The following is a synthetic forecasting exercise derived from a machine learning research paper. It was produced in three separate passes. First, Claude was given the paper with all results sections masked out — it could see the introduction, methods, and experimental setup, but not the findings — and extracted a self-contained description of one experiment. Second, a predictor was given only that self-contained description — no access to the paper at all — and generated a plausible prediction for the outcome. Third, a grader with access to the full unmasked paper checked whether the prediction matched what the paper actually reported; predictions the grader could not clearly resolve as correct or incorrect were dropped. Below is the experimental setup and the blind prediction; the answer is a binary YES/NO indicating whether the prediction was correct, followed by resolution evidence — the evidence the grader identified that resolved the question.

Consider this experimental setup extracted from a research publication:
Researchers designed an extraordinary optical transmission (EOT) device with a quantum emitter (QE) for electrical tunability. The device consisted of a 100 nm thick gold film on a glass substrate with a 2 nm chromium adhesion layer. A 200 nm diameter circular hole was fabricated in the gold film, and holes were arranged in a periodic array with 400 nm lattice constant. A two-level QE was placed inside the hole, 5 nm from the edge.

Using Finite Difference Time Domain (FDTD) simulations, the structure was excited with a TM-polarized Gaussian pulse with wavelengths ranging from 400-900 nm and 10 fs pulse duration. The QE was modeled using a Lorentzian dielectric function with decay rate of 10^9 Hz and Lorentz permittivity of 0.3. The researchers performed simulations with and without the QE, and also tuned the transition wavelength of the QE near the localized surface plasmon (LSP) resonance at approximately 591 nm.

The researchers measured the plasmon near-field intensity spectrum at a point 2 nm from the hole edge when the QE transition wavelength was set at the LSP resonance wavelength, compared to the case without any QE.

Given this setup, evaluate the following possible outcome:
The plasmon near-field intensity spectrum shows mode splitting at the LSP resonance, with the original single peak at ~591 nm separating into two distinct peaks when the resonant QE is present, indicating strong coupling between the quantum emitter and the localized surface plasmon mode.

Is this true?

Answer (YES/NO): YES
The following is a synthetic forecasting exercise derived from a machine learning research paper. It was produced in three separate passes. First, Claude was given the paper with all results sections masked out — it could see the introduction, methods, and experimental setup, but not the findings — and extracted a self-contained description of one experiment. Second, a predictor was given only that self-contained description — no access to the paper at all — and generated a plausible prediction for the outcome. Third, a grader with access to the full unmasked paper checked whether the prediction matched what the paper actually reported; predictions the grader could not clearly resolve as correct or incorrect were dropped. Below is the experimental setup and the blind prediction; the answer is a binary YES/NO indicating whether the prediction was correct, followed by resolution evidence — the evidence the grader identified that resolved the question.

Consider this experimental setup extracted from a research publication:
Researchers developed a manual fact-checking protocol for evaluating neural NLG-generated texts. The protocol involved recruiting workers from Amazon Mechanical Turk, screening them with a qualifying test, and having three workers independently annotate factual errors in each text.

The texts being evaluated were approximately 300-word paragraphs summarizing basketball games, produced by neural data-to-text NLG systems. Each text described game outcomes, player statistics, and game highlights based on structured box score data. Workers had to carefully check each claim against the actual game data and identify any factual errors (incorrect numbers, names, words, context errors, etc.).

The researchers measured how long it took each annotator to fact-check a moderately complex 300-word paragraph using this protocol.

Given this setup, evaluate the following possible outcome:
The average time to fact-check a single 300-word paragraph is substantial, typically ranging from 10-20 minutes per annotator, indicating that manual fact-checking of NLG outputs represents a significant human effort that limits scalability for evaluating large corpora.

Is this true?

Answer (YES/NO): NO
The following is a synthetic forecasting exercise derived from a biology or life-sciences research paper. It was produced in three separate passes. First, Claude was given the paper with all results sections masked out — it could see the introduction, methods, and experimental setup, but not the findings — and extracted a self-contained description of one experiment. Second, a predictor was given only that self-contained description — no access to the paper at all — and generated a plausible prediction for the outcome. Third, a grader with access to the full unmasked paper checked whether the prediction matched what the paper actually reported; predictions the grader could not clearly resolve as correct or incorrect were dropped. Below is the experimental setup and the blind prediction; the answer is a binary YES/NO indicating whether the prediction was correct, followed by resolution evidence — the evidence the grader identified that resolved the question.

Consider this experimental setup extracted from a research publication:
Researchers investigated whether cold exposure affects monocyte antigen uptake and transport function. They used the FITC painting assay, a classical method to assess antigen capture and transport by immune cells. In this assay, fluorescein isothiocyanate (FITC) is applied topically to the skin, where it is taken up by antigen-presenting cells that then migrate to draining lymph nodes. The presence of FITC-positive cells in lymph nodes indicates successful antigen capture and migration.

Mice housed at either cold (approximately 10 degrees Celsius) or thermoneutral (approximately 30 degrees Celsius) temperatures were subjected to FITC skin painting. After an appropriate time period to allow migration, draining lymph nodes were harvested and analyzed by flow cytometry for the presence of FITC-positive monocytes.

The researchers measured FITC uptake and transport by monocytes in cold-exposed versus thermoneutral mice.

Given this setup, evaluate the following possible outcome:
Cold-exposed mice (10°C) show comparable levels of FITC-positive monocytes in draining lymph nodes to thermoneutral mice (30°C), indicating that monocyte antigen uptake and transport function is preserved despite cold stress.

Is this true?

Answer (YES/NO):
------
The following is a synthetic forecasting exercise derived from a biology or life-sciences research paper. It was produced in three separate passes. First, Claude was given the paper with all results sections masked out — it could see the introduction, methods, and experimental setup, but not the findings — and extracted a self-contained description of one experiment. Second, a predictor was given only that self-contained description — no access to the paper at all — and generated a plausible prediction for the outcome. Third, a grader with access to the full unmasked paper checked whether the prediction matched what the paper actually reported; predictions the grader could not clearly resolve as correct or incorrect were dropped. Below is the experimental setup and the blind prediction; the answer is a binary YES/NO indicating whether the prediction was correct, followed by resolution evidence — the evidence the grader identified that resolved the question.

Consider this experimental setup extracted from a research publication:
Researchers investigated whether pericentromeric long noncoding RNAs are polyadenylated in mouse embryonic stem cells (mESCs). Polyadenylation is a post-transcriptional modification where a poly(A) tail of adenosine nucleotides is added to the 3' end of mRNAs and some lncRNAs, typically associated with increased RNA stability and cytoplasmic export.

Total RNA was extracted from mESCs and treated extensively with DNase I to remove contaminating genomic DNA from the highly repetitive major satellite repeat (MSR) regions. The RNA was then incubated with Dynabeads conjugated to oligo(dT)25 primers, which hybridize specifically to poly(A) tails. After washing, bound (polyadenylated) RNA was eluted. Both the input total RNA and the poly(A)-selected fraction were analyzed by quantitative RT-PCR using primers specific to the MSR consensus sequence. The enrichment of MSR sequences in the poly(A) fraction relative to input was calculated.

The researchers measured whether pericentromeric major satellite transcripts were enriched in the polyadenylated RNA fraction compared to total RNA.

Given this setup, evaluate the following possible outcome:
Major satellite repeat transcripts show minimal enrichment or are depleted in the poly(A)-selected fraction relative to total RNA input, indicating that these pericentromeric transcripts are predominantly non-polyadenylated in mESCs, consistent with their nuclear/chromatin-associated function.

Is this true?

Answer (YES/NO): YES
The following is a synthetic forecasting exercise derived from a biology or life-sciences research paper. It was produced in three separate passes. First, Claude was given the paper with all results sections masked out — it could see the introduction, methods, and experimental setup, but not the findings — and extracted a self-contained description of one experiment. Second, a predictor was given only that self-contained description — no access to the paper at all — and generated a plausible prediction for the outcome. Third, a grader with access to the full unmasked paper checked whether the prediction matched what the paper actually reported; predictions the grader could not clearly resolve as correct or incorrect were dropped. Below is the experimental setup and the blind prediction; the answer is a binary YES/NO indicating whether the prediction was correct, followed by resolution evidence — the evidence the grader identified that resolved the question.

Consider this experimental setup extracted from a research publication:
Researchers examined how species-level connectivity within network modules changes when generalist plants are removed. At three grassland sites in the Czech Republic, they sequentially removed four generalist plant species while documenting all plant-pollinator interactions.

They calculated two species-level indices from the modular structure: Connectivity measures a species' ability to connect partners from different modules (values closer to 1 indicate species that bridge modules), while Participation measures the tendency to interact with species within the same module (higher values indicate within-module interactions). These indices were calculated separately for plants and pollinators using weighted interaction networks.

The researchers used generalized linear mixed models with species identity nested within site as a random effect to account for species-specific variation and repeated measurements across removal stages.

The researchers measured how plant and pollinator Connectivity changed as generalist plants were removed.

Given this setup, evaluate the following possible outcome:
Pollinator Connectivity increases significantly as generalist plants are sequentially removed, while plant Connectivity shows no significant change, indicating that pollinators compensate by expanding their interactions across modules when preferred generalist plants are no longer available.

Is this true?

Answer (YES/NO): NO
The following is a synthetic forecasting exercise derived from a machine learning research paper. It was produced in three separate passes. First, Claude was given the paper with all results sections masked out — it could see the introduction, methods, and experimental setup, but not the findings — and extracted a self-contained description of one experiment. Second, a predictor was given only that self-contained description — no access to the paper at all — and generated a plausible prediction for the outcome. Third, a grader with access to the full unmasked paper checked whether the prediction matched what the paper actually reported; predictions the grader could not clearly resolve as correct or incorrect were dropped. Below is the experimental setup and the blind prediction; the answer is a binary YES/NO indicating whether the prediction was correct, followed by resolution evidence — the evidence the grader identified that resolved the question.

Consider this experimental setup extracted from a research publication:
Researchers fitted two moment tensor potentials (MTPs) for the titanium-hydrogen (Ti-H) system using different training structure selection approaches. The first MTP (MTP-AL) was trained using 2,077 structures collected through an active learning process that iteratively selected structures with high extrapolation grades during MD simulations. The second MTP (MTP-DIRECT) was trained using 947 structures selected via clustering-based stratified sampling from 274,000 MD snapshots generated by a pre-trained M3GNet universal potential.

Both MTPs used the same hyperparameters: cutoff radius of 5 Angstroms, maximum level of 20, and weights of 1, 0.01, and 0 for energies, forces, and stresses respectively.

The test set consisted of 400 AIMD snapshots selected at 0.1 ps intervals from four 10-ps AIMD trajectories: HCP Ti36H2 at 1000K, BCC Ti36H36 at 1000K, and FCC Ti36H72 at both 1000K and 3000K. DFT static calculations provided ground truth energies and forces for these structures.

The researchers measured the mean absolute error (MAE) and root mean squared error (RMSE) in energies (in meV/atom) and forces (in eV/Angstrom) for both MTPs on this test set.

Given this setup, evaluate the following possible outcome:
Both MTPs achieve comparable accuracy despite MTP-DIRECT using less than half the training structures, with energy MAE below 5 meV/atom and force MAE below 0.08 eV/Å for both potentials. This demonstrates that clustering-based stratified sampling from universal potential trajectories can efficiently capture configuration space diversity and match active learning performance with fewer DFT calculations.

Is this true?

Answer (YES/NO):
------
● **EXERCISE AIM**
Lines containing the word "protocol" are to be counted in the listing; state their number alone.

● **RESPONSE BOX**
2